INSTRUCTIONS FOR THE TASK: Please answer from the SQL snippet on deduplicating events: when more than one event has the same event_id, which event does the function keep?

Skip to content

Instantly share code, notes, and snippets.

@drob
Last active August 29, 2015 13:56
Show Gist options
  • Star 0 You must be signed in to star a gist
  • Fork 1 You must be signed in to fork a gist
  • Save drob/9180685 to your computer and use it in GitHub Desktop.
Save drob/9180685 to your computer and use it in GitHub Desktop.
-- Filter an array of events such that there is only one event with each event_id.
-- When more than one event with the same event_id, is present, take the latest one.
CREATE OR REPLACE FUNCTION dedupe_events_2(events HSTORE[]) RETURNS HSTORE[] AS $$
SELECT array_agg(event)
FROM (
-- Filter for rank = 1, i.e. select the latest event for any collisions on event_id.
SELECT event
FROM (
-- Rank elements with the same event_id by position in the array, descending.
SELECT event, row_number AS index, rank()
OVER (PARTITION BY (event -> 'event_id')::BIGINT ORDER BY row_number DESC)

Collected data
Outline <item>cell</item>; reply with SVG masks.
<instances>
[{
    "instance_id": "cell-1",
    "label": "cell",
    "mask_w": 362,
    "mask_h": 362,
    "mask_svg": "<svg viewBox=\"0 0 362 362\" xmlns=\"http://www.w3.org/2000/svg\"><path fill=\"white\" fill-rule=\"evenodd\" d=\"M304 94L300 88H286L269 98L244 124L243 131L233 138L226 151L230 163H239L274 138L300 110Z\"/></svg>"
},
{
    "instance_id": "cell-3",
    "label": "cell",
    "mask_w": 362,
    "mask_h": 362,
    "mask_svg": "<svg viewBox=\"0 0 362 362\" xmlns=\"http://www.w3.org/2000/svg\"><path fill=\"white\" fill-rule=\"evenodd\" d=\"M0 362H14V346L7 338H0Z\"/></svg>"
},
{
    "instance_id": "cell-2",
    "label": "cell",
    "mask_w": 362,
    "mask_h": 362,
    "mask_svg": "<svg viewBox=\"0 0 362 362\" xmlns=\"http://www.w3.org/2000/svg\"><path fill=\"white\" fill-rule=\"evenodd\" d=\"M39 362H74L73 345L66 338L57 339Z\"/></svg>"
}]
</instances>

RESPONSE: The latest one.